━━━ Entries supplied
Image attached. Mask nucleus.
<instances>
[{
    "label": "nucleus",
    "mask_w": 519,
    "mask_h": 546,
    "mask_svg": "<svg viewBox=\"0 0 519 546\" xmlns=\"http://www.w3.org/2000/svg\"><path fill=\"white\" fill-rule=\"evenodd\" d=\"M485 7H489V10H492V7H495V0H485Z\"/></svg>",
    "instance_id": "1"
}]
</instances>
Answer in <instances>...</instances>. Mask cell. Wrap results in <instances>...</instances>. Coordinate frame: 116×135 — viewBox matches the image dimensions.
━━━━━━
- **Required task**
Could you replace "Coordinate frame" with "Reference frame" throughout the records and give them again with everything else unchanged?

- **Task solution**
Image attached. Mask nucleus.
<instances>
[{
    "label": "nucleus",
    "mask_w": 519,
    "mask_h": 546,
    "mask_svg": "<svg viewBox=\"0 0 519 546\" xmlns=\"http://www.w3.org/2000/svg\"><path fill=\"white\" fill-rule=\"evenodd\" d=\"M485 7H489V10H492V7H495V0H485Z\"/></svg>",
    "instance_id": "1"
}]
</instances>
Answer in <instances>...</instances>. Mask cell. Wrap results in <instances>...</instances>. Reference frame: 116×135 — viewBox matches the image dimensions.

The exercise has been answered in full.